Raghu Chaitanya Munjulury, Ingo Staack, Adrián Sabaté López and Petter Krus
This paper aims to present a knowledge-based fuel system, implementation and application, oriented towards its use in aircraft conceptual design.
Abstract
Purpose
This paper aims to present a knowledge-based fuel system, implementation and application, oriented towards its use in aircraft conceptual design.
Design/methodology/approach
Methodology and software tools oriented to knowledge-based engineering applications (MOKA) is used as a foundation for the implementation and integration of fuel systems.
Findings
Including fuel systems earlier in the design process creates an opportunity to optimize it and obtain better solutions by allocating suitable locations in an aircraft, thereby reflecting on the centre of gravity of the aircraft.

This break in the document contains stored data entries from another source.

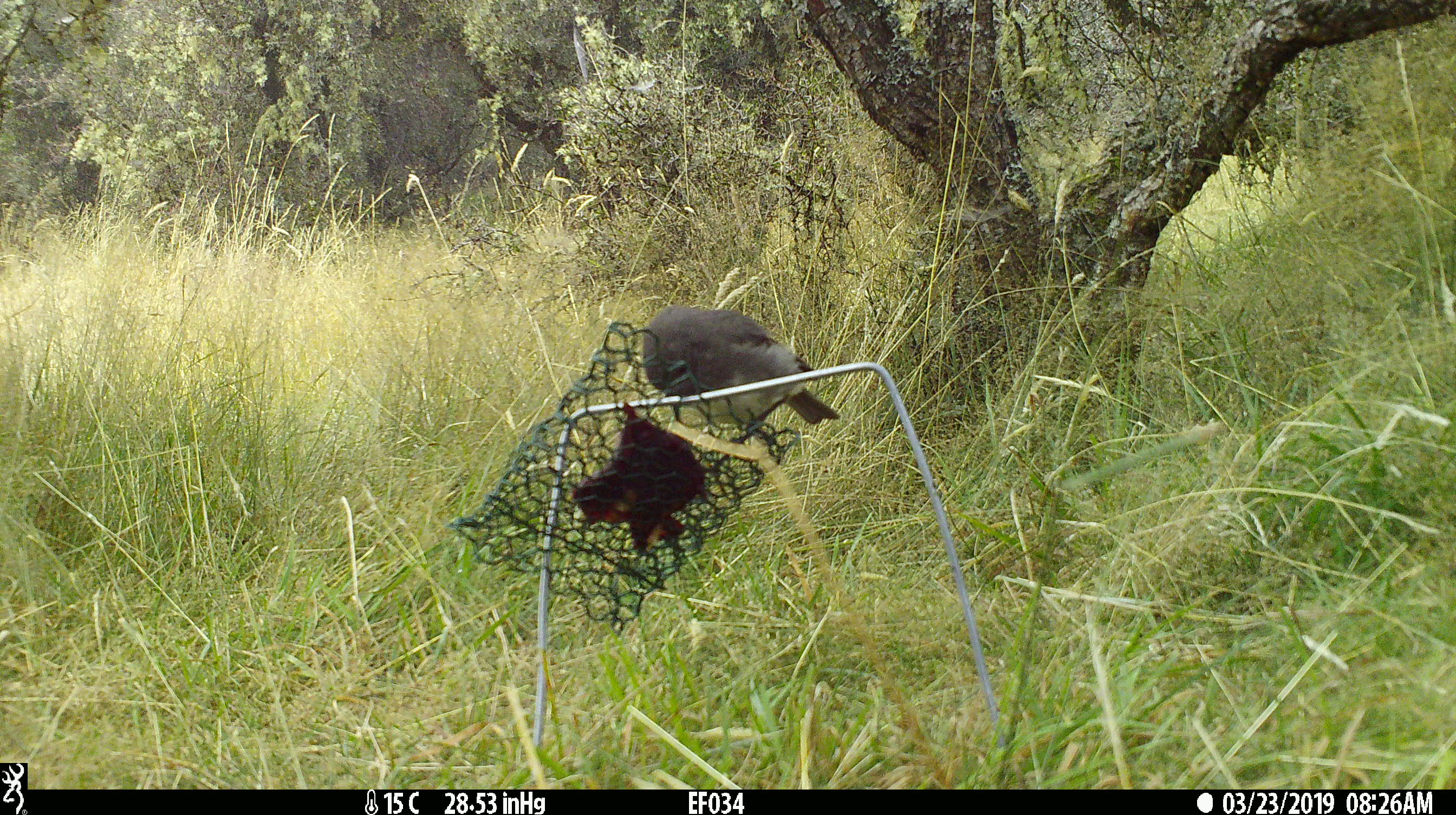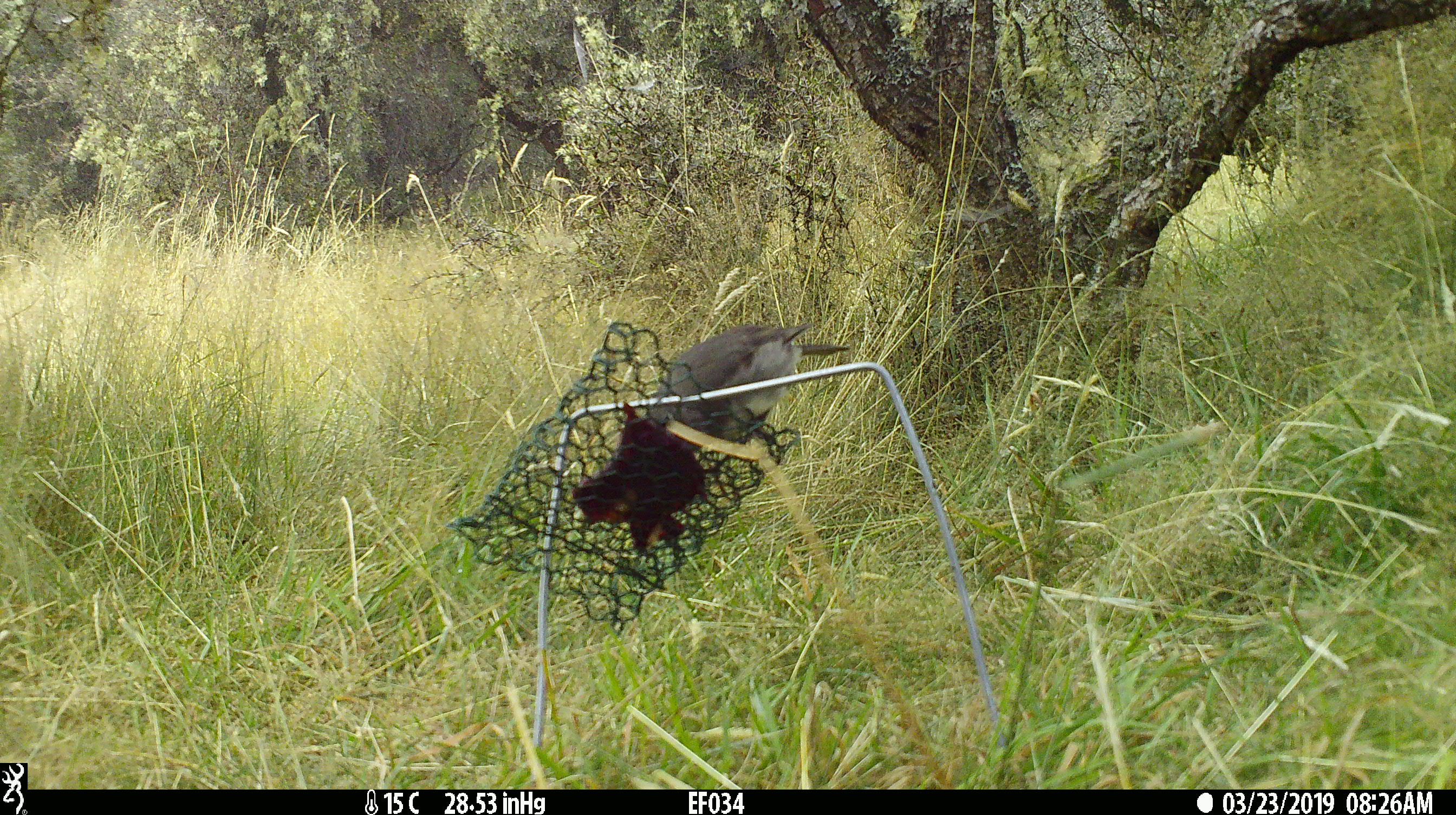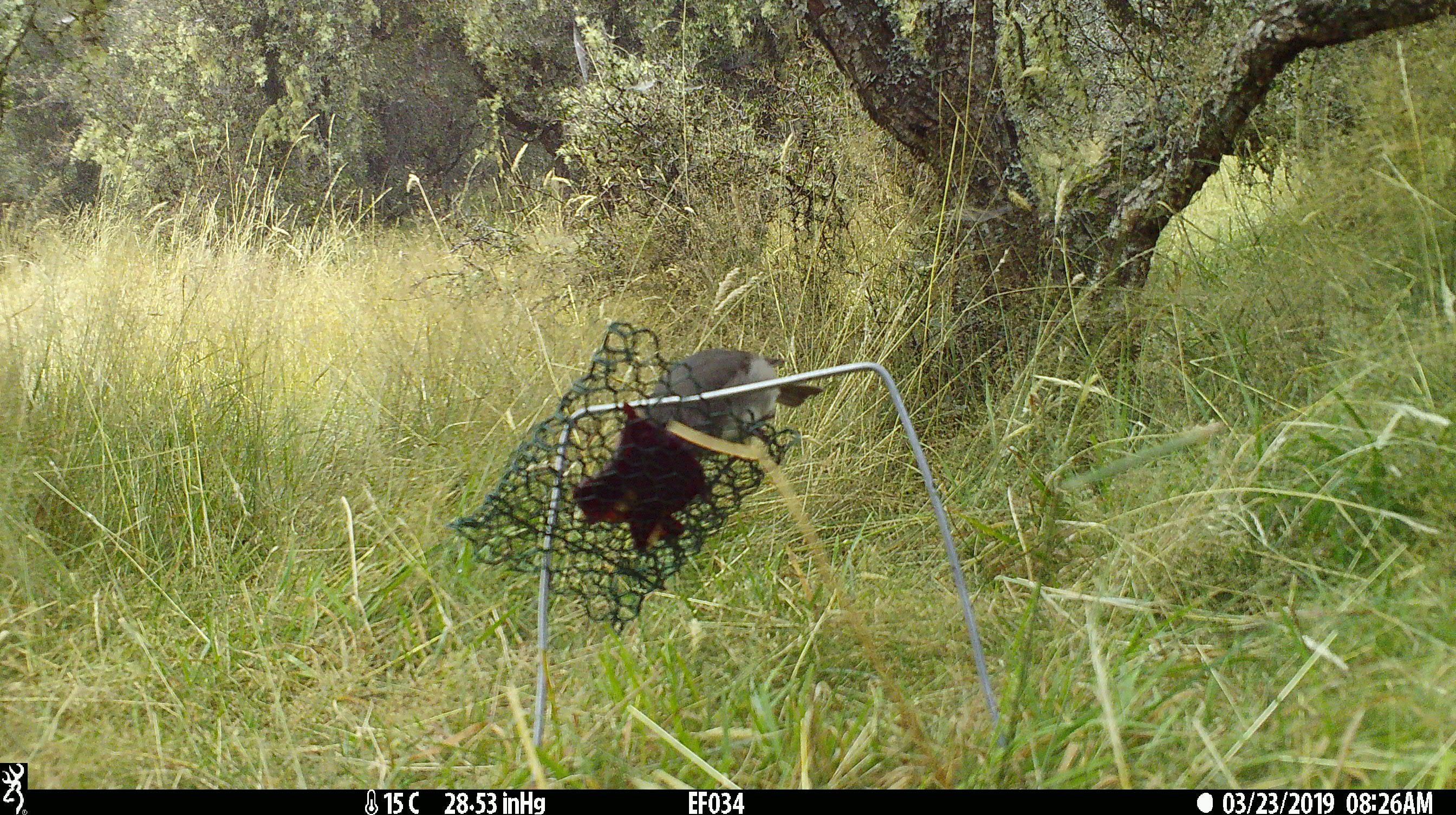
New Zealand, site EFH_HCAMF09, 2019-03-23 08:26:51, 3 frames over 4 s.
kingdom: Animalia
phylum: Chordata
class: Aves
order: Passeriformes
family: Petroicidae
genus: Petroica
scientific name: Petroica australis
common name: new zealand robin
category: robin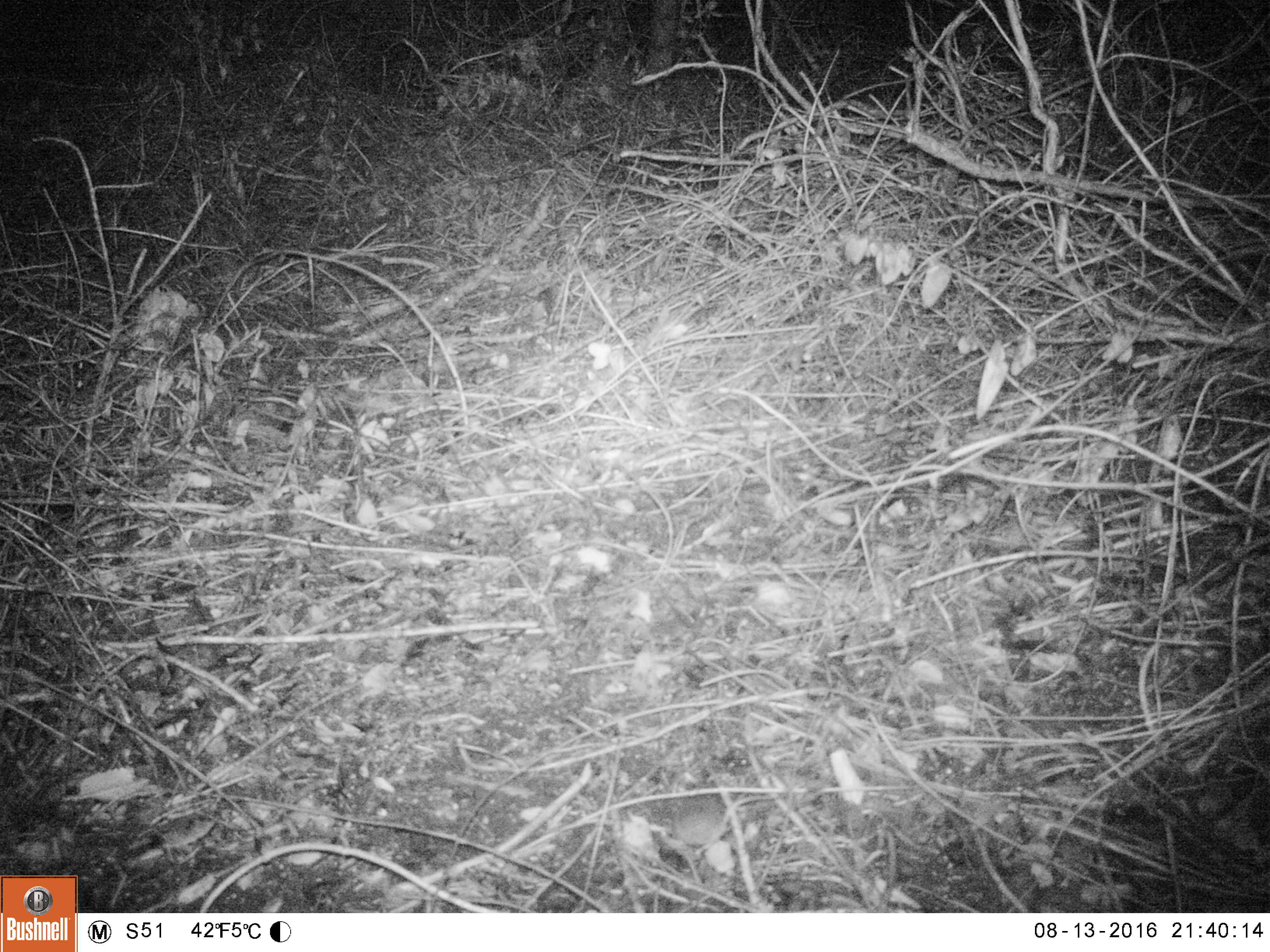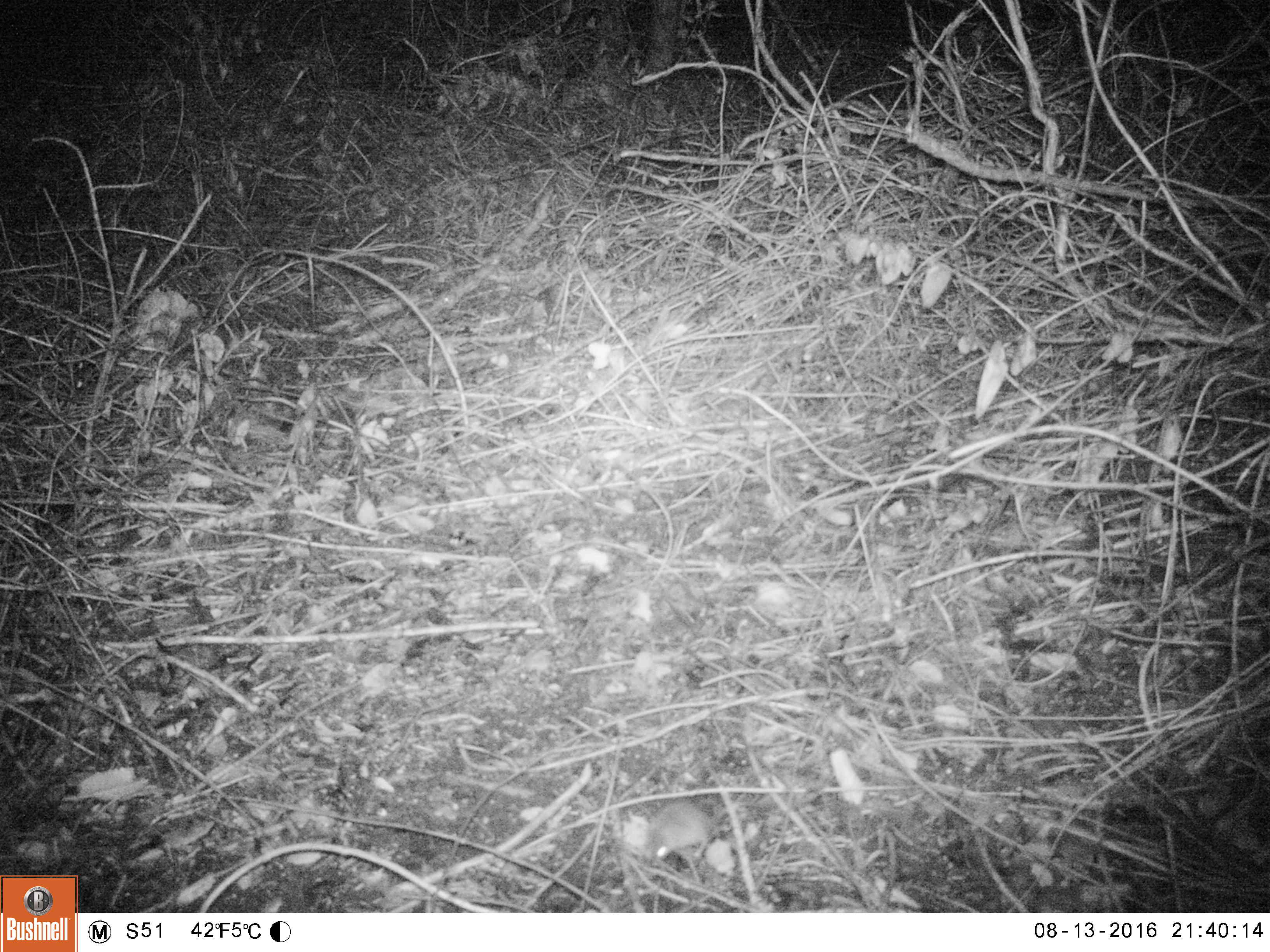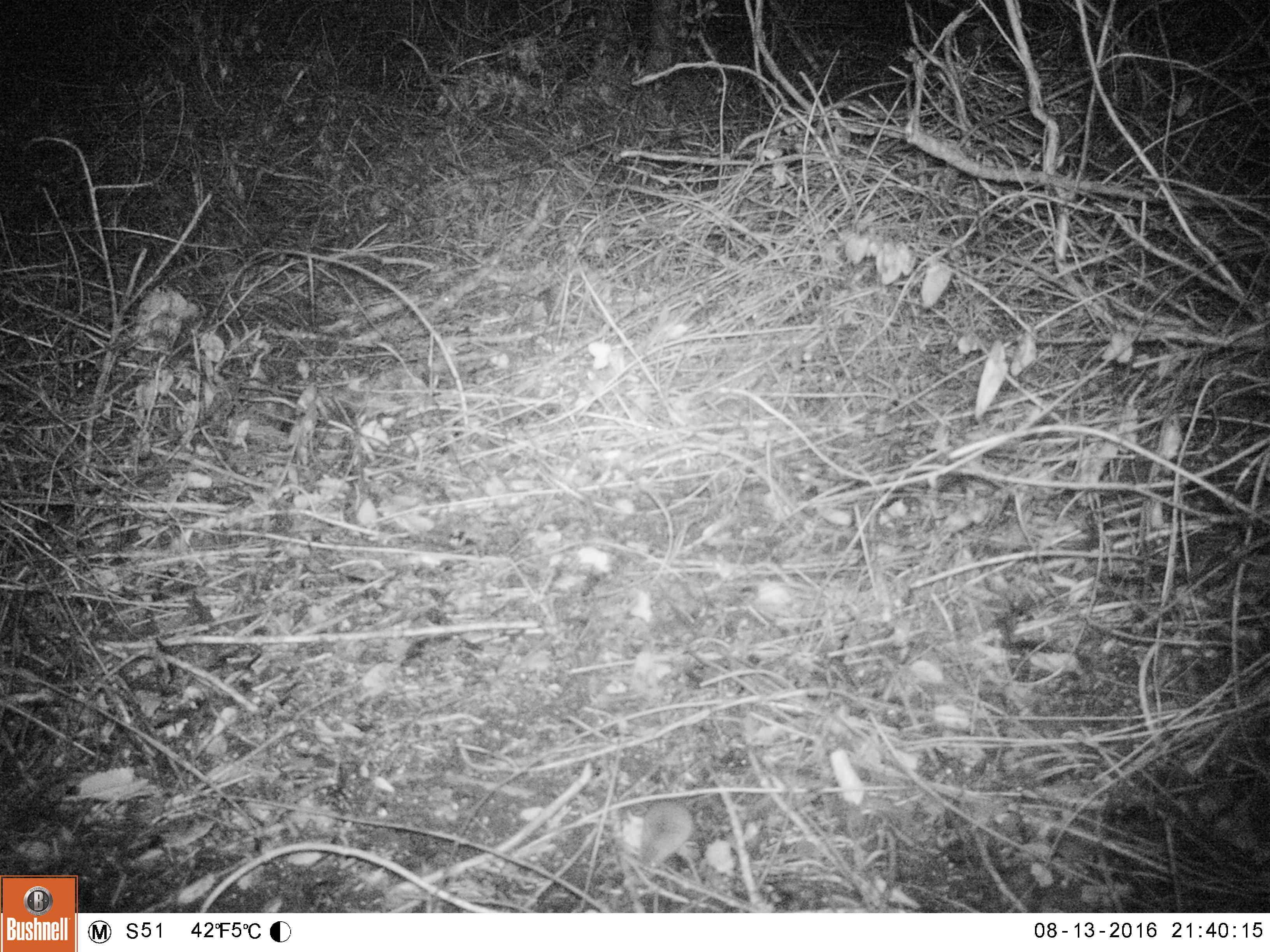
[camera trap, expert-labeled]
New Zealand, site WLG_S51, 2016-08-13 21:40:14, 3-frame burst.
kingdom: Animalia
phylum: Chordata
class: Mammalia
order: Rodentia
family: Muridae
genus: Mus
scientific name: Mus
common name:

Research limitations/implications
All geometries are symbolic, representing a space allocation inside the aircraft for the fuel system. A realistic representation of the real components could be realized in detail design.
Practical implications
Fuel weight is a significant part of take-off weight and decisive in aircraft sizing and range estimations. The three-dimensional geometry provides a better estimation of the volume that is available to allocate the necessary entities. It also provides fast measures for weight and balance, fuel capacity, relative tank positions and a first estimation of piping length.
Originality/value
Fuel systems appear early in the design process, as they are involved in several first estimations. By using a knowledge-based engineering approach, several alternatives can be visualized and estimated in the conceptual design process. Furthermore, using the weights and centre of gravity at different angles of pitch and roll of each fuel tank, the aircraft could be optimized for handling qualities by using automatically generated system simulation models.